Consegna:
Cita alla lettera, dal brano sul Torino di Mazzarri, tutto il passo che va da "Da quando è" giù fino a "soddisfacente difesa posizionale.".

*** Testo di lettura

Da quando è arrivato per sostituire Sinisa Mihajlovic, Walter Mazzarri ha rigenerato il Torino. E questo non soltanto dal punto di vista mentale, ma anche sul piano dell’impostazione tattica. A dire il vero anche l’ultimo Mihajlovic aveva deciso di abbandonare il 4-2-3-1 con cui aveva finito la scorsa stagione e cominciato questa per spostarsi su un 4-3-3 con un uomo in più a centrocampo ad aiutare i mediani nel controllo delle zone davanti alla retroguardia granata. Portato avanti quindi soprattutto per garantire maggiore efficacia alla fase difensiva granata, il passaggio al 4-3-3 non ha invece risolto quelle problematiche già evidenziata dalla squadra col 4-2-3-1, vale a dire la mancanza di pressione sulla palla di pressione e l’incapacità di eseguire una soddisfacente difesa posizionale.

Impostata la fase difensiva sempre sui duelli individuali, ma senza quell’organizzazione di gioco che caratterizza, ad esempio, l’Atalanta di Gianpiero Gasperini (altra compagine che fa della marcatura uno contro uno la base della propria fase di non possesso palla) la compagine granata è rimasta vittima di una mancanza di compattezza difensiva, solo a tratti mascherata dalle capacità dei singoli (come quelle di N’Koulou).

******
*** Voci elencate

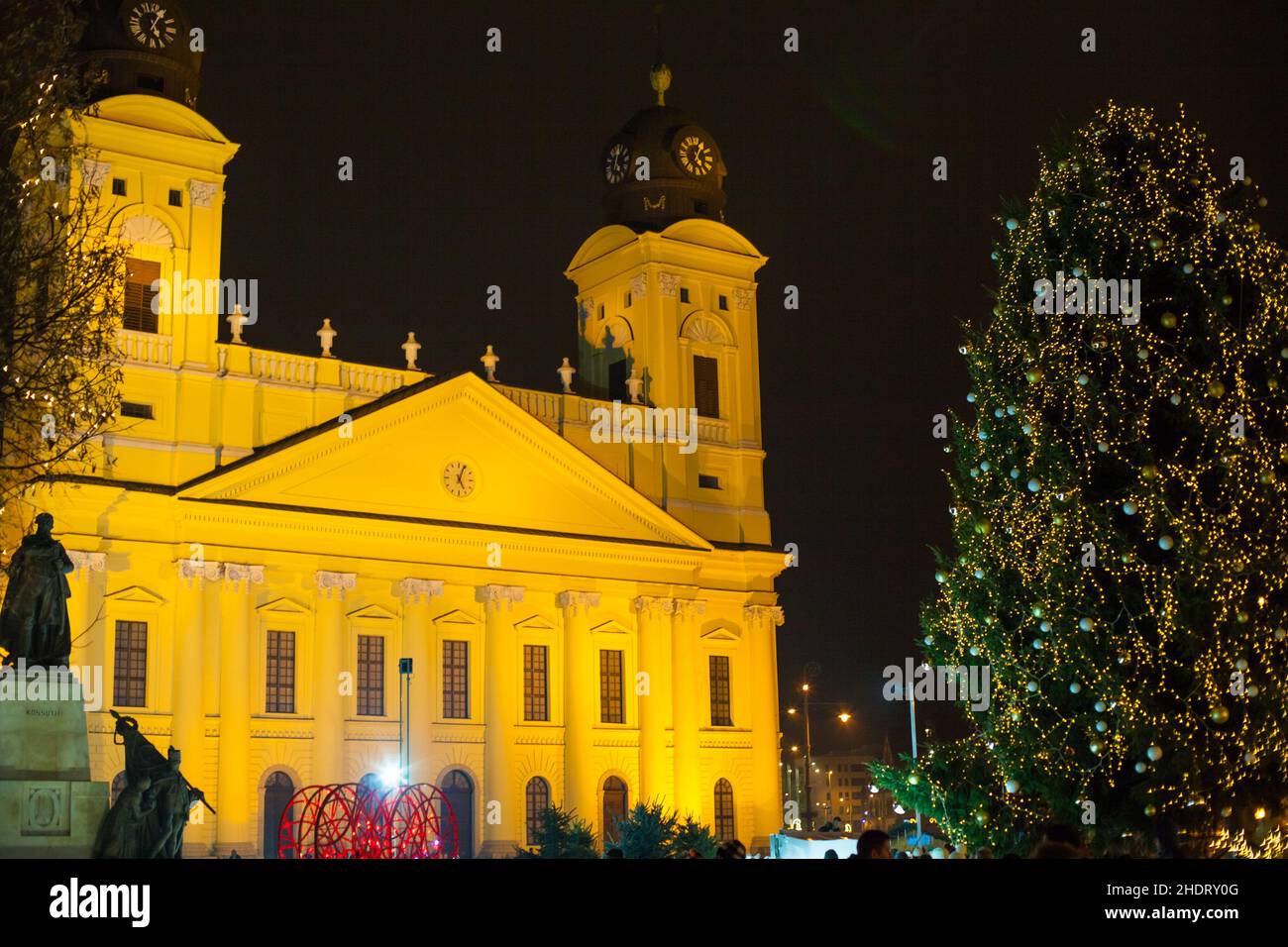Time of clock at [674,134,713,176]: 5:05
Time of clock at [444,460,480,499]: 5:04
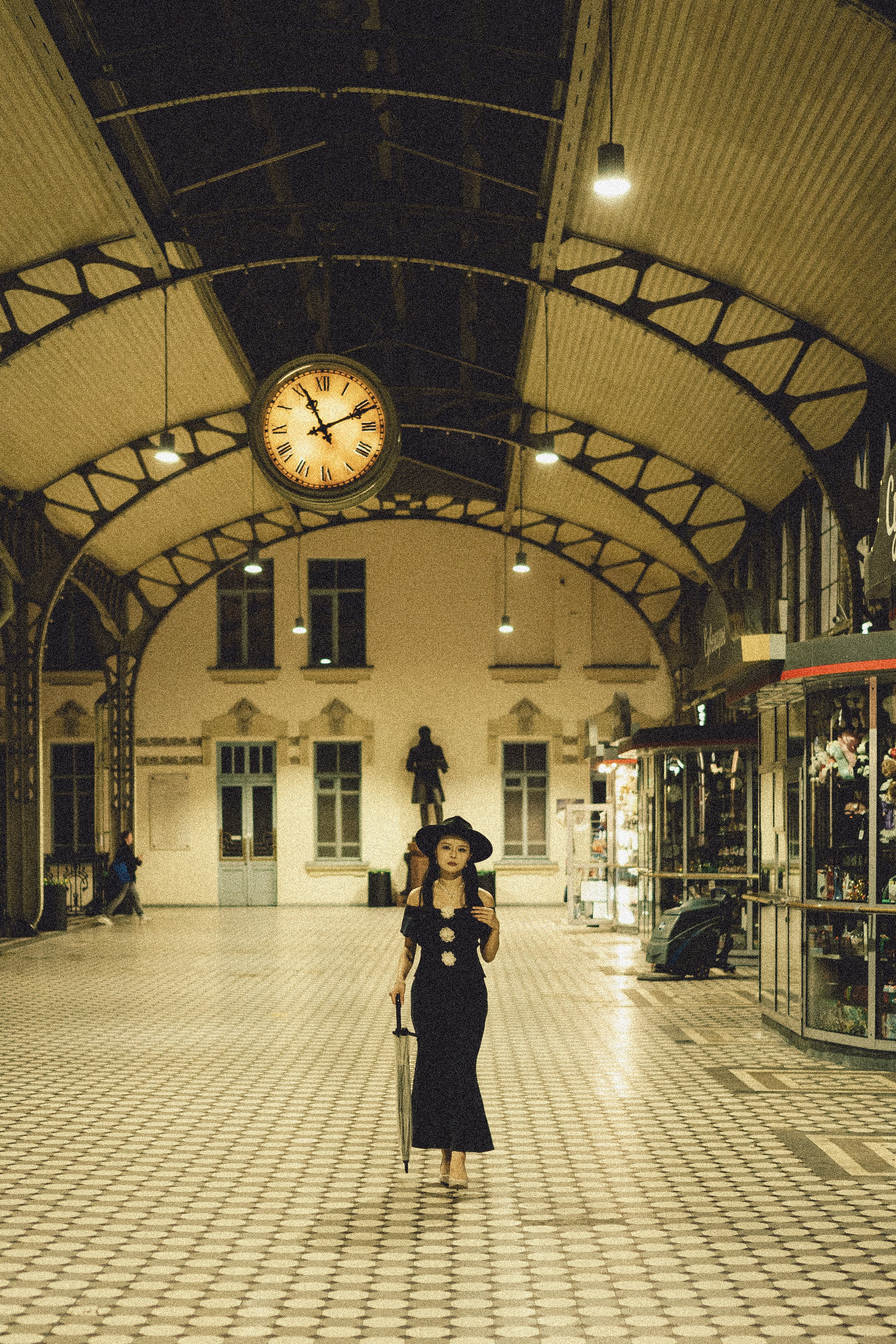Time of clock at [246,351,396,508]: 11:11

******
*** Voci elencate

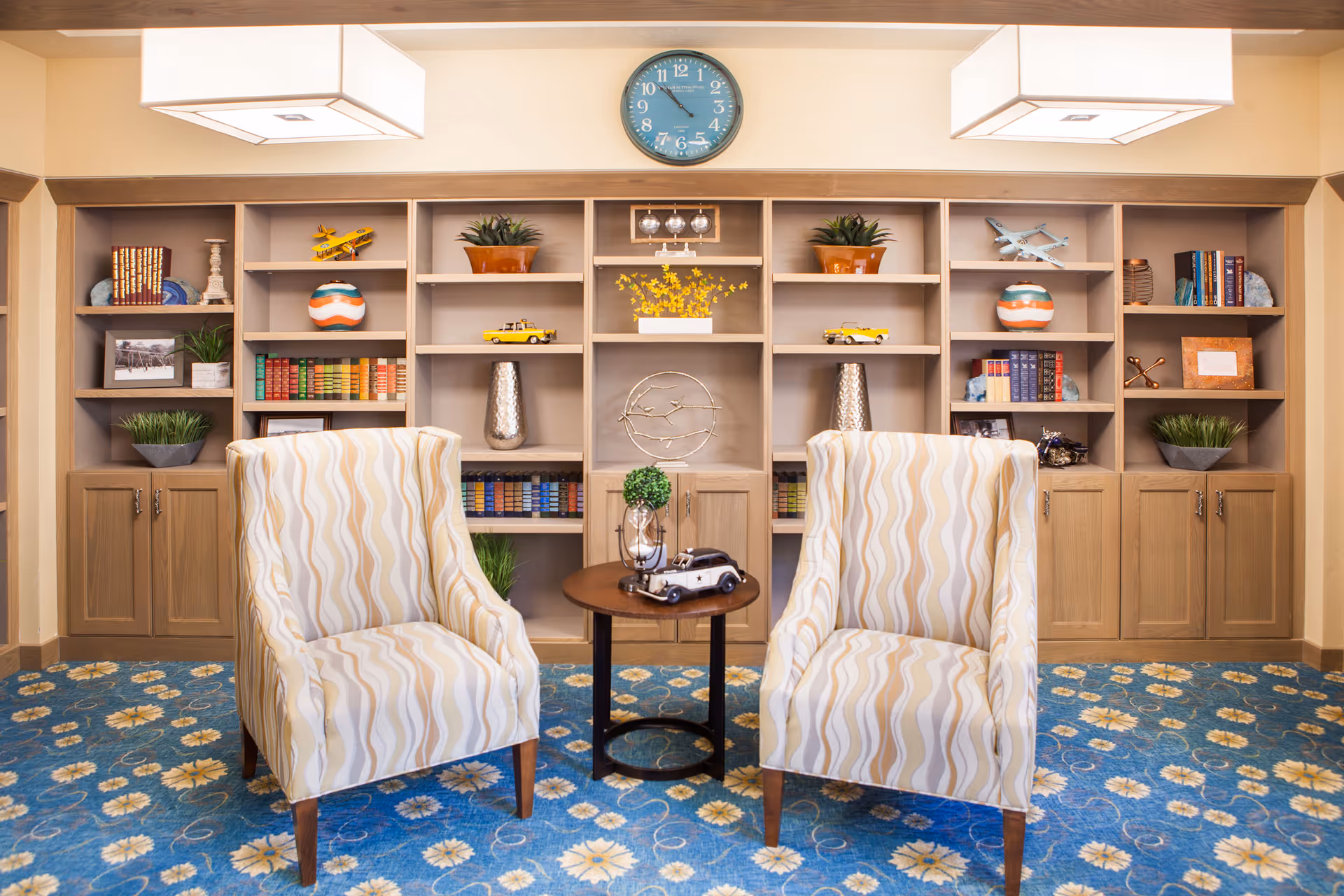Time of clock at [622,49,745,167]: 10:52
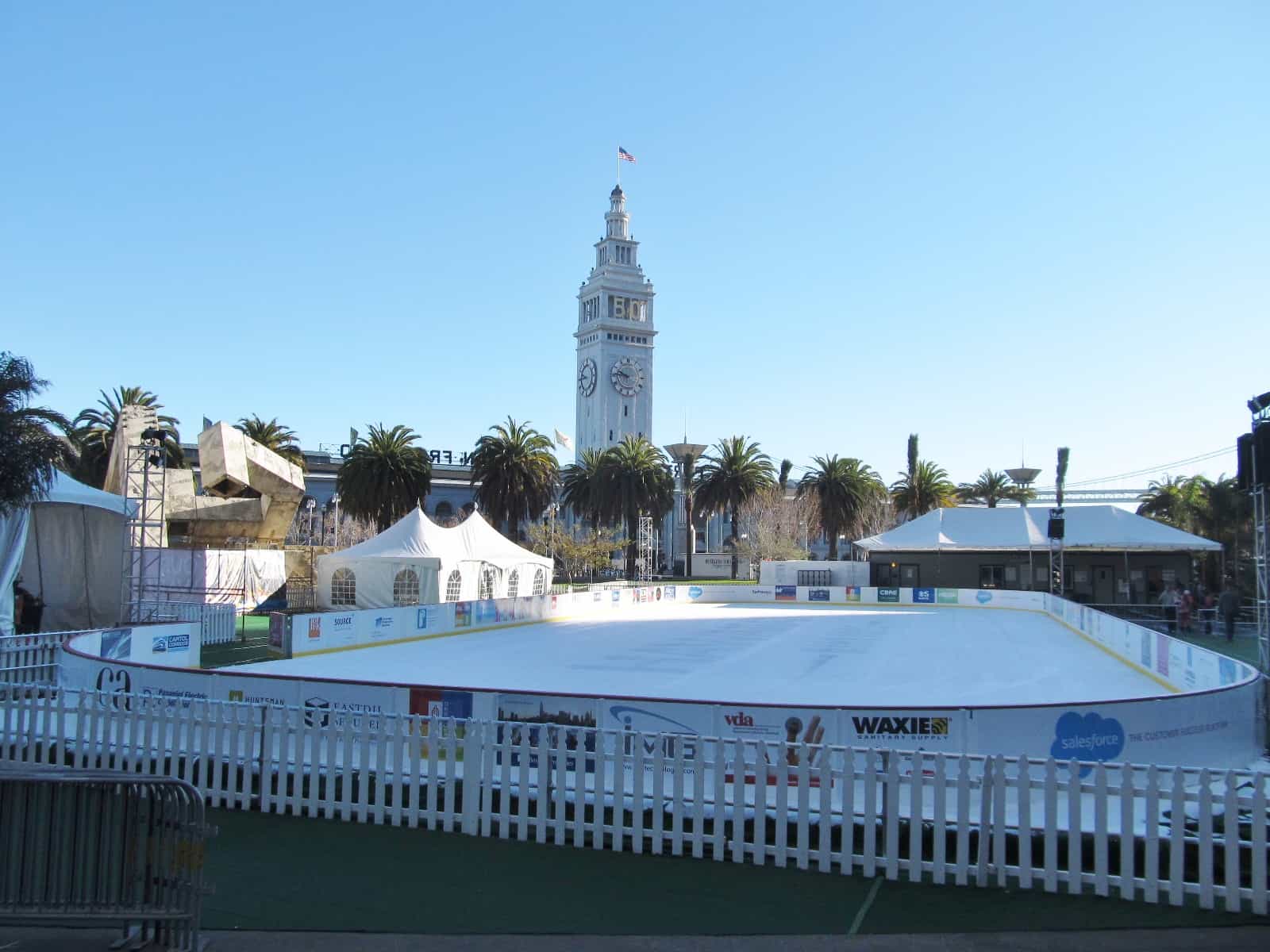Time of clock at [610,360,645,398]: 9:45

******

Risposta all'esercizio:
Da quando è arrivato per sostituire Sinisa Mihajlovic, Walter Mazzarri ha rigenerato il Torino. E questo non soltanto dal punto di vista mentale, ma anche sul piano dell’impostazione tattica. A dire il vero anche l’ultimo Mihajlovic aveva deciso di abbandonare il 4-2-3-1 con cui aveva finito la scorsa stagione e cominciato questa per spostarsi su un 4-3-3 con un uomo in più a centrocampo ad aiutare i mediani nel controllo delle zone davanti alla retroguardia granata. Portato avanti quindi soprattutto per garantire maggiore efficacia alla fase difensiva granata, il passaggio al 4-3-3 non ha invece risolto quelle problematiche già evidenziata dalla squadra col 4-2-3-1, vale a dire la mancanza di pressione sulla palla di pressione e l’incapacità di eseguire una soddisfacente difesa posizionale.